The concept is that this event was a one-off by a normally upstanding citizen, the person learned their lesson about the second hour they were sitting in the holding cell, and further destruction to their record and opportunities is unwarranted and undesirable. This is where you try to collect on having been a good boy or girl for so many years.


Should you take a plea? What I tell my clients is to consider all of them but only take one when you are ready. You are usually ready when the offer is so sweet you can’t wait to sign it and get it over with – it happens - or the pain of proceeding toward trial so outweighs the pain of the offer you can’t risk missing out on it.    

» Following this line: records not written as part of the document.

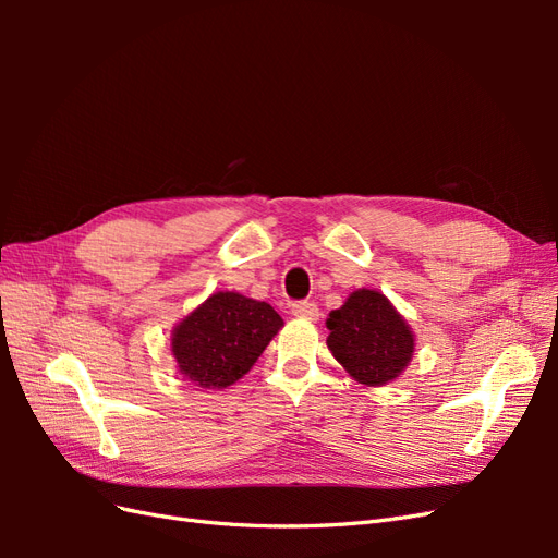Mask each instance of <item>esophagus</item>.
Returning <instances> with one entry per match:
<instances>
[{"label": "esophagus", "instance_id": "34e87169", "mask_svg": "<svg viewBox=\"0 0 558 558\" xmlns=\"http://www.w3.org/2000/svg\"><path fill=\"white\" fill-rule=\"evenodd\" d=\"M291 312H293V316H300V318H310V320H314V318L318 316V307L314 305V302H310V300H300V302H293V305H291Z\"/></svg>", "mask_w": 558, "mask_h": 558}]
</instances>
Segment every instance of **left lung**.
I'll return each mask as SVG.
<instances>
[{"instance_id": "obj_1", "label": "left lung", "mask_w": 558, "mask_h": 558, "mask_svg": "<svg viewBox=\"0 0 558 558\" xmlns=\"http://www.w3.org/2000/svg\"><path fill=\"white\" fill-rule=\"evenodd\" d=\"M328 349L347 373L365 386L393 381L414 356V335L379 291H353L328 314Z\"/></svg>"}]
</instances>
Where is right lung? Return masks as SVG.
<instances>
[{
  "mask_svg": "<svg viewBox=\"0 0 558 558\" xmlns=\"http://www.w3.org/2000/svg\"><path fill=\"white\" fill-rule=\"evenodd\" d=\"M281 326L267 302L218 291L172 332L179 373L202 388H226L248 373Z\"/></svg>",
  "mask_w": 558,
  "mask_h": 558,
  "instance_id": "1",
  "label": "right lung"
}]
</instances>
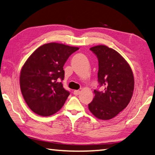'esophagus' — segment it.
<instances>
[{"label":"esophagus","mask_w":155,"mask_h":155,"mask_svg":"<svg viewBox=\"0 0 155 155\" xmlns=\"http://www.w3.org/2000/svg\"><path fill=\"white\" fill-rule=\"evenodd\" d=\"M73 93H74V94L76 95V96L80 94V90H74V91Z\"/></svg>","instance_id":"esophagus-1"}]
</instances>
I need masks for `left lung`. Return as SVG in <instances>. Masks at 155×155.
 Returning a JSON list of instances; mask_svg holds the SVG:
<instances>
[{
	"label": "left lung",
	"instance_id": "8db88e82",
	"mask_svg": "<svg viewBox=\"0 0 155 155\" xmlns=\"http://www.w3.org/2000/svg\"><path fill=\"white\" fill-rule=\"evenodd\" d=\"M90 50L98 58V82L104 90H94L88 108L98 119H111L130 101L134 86L133 73L127 61L113 49L97 45Z\"/></svg>",
	"mask_w": 155,
	"mask_h": 155
}]
</instances>
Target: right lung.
Listing matches in <instances>:
<instances>
[{
  "mask_svg": "<svg viewBox=\"0 0 155 155\" xmlns=\"http://www.w3.org/2000/svg\"><path fill=\"white\" fill-rule=\"evenodd\" d=\"M78 50L61 43H47L36 49L25 63L21 71V90L34 113L48 117L64 105L70 92L60 82L64 78L63 65Z\"/></svg>",
  "mask_w": 155,
  "mask_h": 155,
  "instance_id": "right-lung-1",
  "label": "right lung"
}]
</instances>
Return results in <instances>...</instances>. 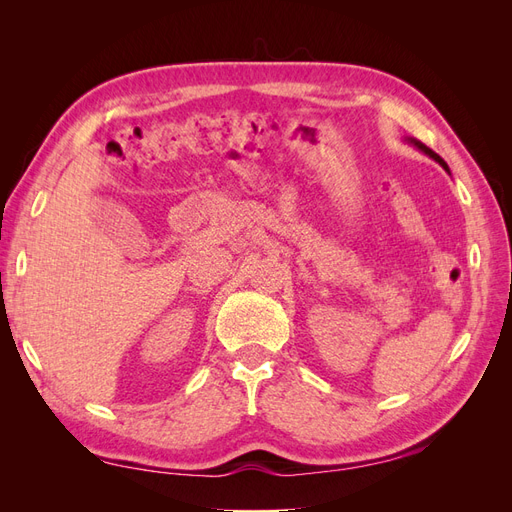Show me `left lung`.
<instances>
[{
  "instance_id": "obj_1",
  "label": "left lung",
  "mask_w": 512,
  "mask_h": 512,
  "mask_svg": "<svg viewBox=\"0 0 512 512\" xmlns=\"http://www.w3.org/2000/svg\"><path fill=\"white\" fill-rule=\"evenodd\" d=\"M414 145H416V147H418V149H423V151H425V153H427V156H431V158H433V160H436V162H438V164H442V166H444V170H448V166H446V162H444V160H442V158H440V156H438V153H436V151H431V149H429V147H425V145H423V143H418V141H414Z\"/></svg>"
}]
</instances>
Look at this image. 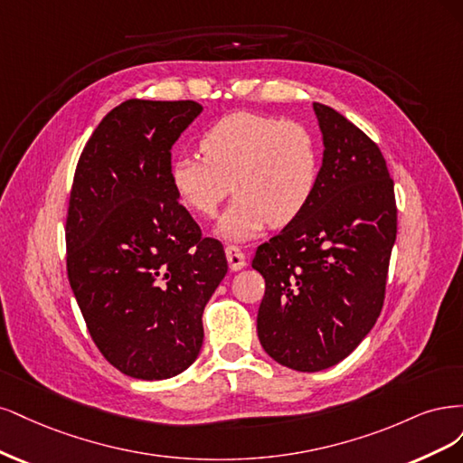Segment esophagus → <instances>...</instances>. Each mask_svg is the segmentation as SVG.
Wrapping results in <instances>:
<instances>
[{"instance_id": "esophagus-1", "label": "esophagus", "mask_w": 463, "mask_h": 463, "mask_svg": "<svg viewBox=\"0 0 463 463\" xmlns=\"http://www.w3.org/2000/svg\"><path fill=\"white\" fill-rule=\"evenodd\" d=\"M225 253H227V261H229L231 271L242 269V267L246 265V253L238 246H227Z\"/></svg>"}]
</instances>
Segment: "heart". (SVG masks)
Here are the masks:
<instances>
[{
    "mask_svg": "<svg viewBox=\"0 0 463 463\" xmlns=\"http://www.w3.org/2000/svg\"><path fill=\"white\" fill-rule=\"evenodd\" d=\"M200 147L203 156L173 159L169 183L188 212L213 217L232 181L238 196L217 227L229 241H246L269 222L288 225L306 210L319 183V146L300 123L236 111L207 128Z\"/></svg>",
    "mask_w": 463,
    "mask_h": 463,
    "instance_id": "1",
    "label": "heart"
}]
</instances>
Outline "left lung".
Masks as SVG:
<instances>
[{
  "label": "left lung",
  "instance_id": "left-lung-1",
  "mask_svg": "<svg viewBox=\"0 0 463 463\" xmlns=\"http://www.w3.org/2000/svg\"><path fill=\"white\" fill-rule=\"evenodd\" d=\"M323 134L319 183L306 210L258 248L263 350L313 373L350 355L375 325L396 241L394 183L365 132L313 103Z\"/></svg>",
  "mask_w": 463,
  "mask_h": 463
}]
</instances>
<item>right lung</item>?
<instances>
[{"mask_svg": "<svg viewBox=\"0 0 463 463\" xmlns=\"http://www.w3.org/2000/svg\"><path fill=\"white\" fill-rule=\"evenodd\" d=\"M196 101L127 99L80 154L67 215V275L106 360L142 381L196 360L203 307L227 275L225 250L202 238L169 183L171 150Z\"/></svg>", "mask_w": 463, "mask_h": 463, "instance_id": "obj_1", "label": "right lung"}]
</instances>
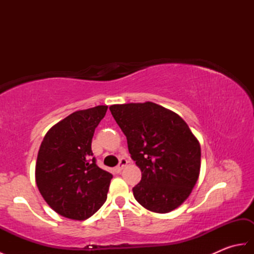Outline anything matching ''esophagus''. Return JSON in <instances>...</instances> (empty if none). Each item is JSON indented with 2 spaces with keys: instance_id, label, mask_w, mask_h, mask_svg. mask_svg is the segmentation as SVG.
<instances>
[{
  "instance_id": "1",
  "label": "esophagus",
  "mask_w": 254,
  "mask_h": 254,
  "mask_svg": "<svg viewBox=\"0 0 254 254\" xmlns=\"http://www.w3.org/2000/svg\"><path fill=\"white\" fill-rule=\"evenodd\" d=\"M127 165V159L122 158V159L120 160V164H119V166H118V167H116V168H115V171L117 172V174H120V172L122 171V169H123L124 167H126Z\"/></svg>"
}]
</instances>
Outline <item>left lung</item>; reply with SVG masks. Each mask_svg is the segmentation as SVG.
<instances>
[{
    "label": "left lung",
    "instance_id": "obj_1",
    "mask_svg": "<svg viewBox=\"0 0 254 254\" xmlns=\"http://www.w3.org/2000/svg\"><path fill=\"white\" fill-rule=\"evenodd\" d=\"M109 109L142 171L133 188L136 201L154 213H169L190 195L201 169V146L183 119L152 101Z\"/></svg>",
    "mask_w": 254,
    "mask_h": 254
}]
</instances>
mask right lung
Wrapping results in <instances>:
<instances>
[{"label":"right lung","instance_id":"1","mask_svg":"<svg viewBox=\"0 0 254 254\" xmlns=\"http://www.w3.org/2000/svg\"><path fill=\"white\" fill-rule=\"evenodd\" d=\"M107 109L75 111L56 123L41 142L35 170L38 190L63 217L85 220L106 202L112 175L91 159V139Z\"/></svg>","mask_w":254,"mask_h":254}]
</instances>
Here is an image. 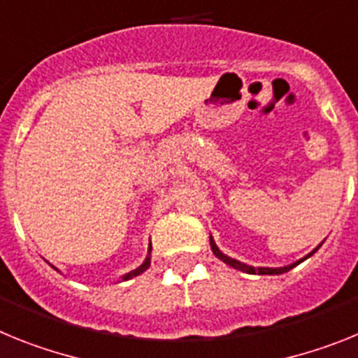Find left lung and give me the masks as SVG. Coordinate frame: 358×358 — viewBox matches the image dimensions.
I'll use <instances>...</instances> for the list:
<instances>
[{
  "instance_id": "1",
  "label": "left lung",
  "mask_w": 358,
  "mask_h": 358,
  "mask_svg": "<svg viewBox=\"0 0 358 358\" xmlns=\"http://www.w3.org/2000/svg\"><path fill=\"white\" fill-rule=\"evenodd\" d=\"M321 245H319V247H317V248H313V250L308 254V256H304L303 259L295 261V263H292V265L279 266V268H268V266H250V265H245V263H241V261L234 259V257H229V256H227V254H223L222 250H220V248L216 247L213 236H210V250H213V254L217 257V259H222L223 263H227V265L232 266V268H236V270H241V272H247V273H259V275H278V273L288 272V270H292V268H294V266L299 265V263H303L304 259H308L310 256H313V254H315L317 250L321 248Z\"/></svg>"
}]
</instances>
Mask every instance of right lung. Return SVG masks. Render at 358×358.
Returning <instances> with one entry per match:
<instances>
[{
    "label": "right lung",
    "instance_id": "obj_1",
    "mask_svg": "<svg viewBox=\"0 0 358 358\" xmlns=\"http://www.w3.org/2000/svg\"><path fill=\"white\" fill-rule=\"evenodd\" d=\"M149 265H151V243H149V250H148V257H145V261L144 263H142L141 266H138V268H135V270H131V272H127L126 275H122V281H127V279H131V278H135V275H141L142 272H145V270L149 268Z\"/></svg>",
    "mask_w": 358,
    "mask_h": 358
}]
</instances>
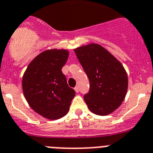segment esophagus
Masks as SVG:
<instances>
[{
  "label": "esophagus",
  "mask_w": 153,
  "mask_h": 153,
  "mask_svg": "<svg viewBox=\"0 0 153 153\" xmlns=\"http://www.w3.org/2000/svg\"><path fill=\"white\" fill-rule=\"evenodd\" d=\"M74 91H75L76 93L79 92V87H76L75 88H74Z\"/></svg>",
  "instance_id": "esophagus-1"
}]
</instances>
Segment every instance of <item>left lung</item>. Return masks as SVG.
Masks as SVG:
<instances>
[{
	"mask_svg": "<svg viewBox=\"0 0 153 153\" xmlns=\"http://www.w3.org/2000/svg\"><path fill=\"white\" fill-rule=\"evenodd\" d=\"M74 52L89 79V93L83 96L89 110L97 115L111 114L123 102L128 91L124 66L96 43L78 47Z\"/></svg>",
	"mask_w": 153,
	"mask_h": 153,
	"instance_id": "1",
	"label": "left lung"
}]
</instances>
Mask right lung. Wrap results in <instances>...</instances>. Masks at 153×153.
<instances>
[{
  "mask_svg": "<svg viewBox=\"0 0 153 153\" xmlns=\"http://www.w3.org/2000/svg\"><path fill=\"white\" fill-rule=\"evenodd\" d=\"M69 56L66 49H47L28 64L22 77V90L29 106L49 120L66 115L75 96L62 73Z\"/></svg>",
  "mask_w": 153,
  "mask_h": 153,
  "instance_id": "obj_1",
  "label": "right lung"
}]
</instances>
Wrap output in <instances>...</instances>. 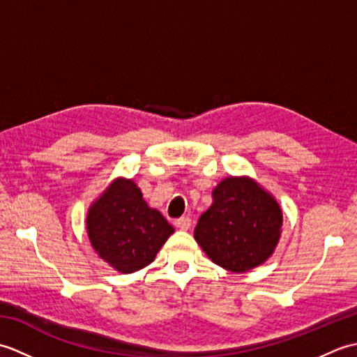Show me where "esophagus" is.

I’ve had clients refuse any plea offers. This is the most risky option, but if you believe you are innocent and that the evidence is insufficient to prove you wrong, that is what you have to do to be found not guilty assuming we can’t convince the state to drop the case. Others couldn’t wait to plead out and I felt like I was reigning them in.  Their desire to avoid the stress of court appearances, even for simple hearings, was more compelling than their long-term record. Each client and case are different.


Plea bargaining is a vital part of our criminal justice system. For all the hand-wringing and editorializing about its virtues, it is here to stay. Plea bargaining provides the best opportunity for efficient justice and for the criminal defendant and their dedicated attorney to work out the best path of recovery from an arrest event.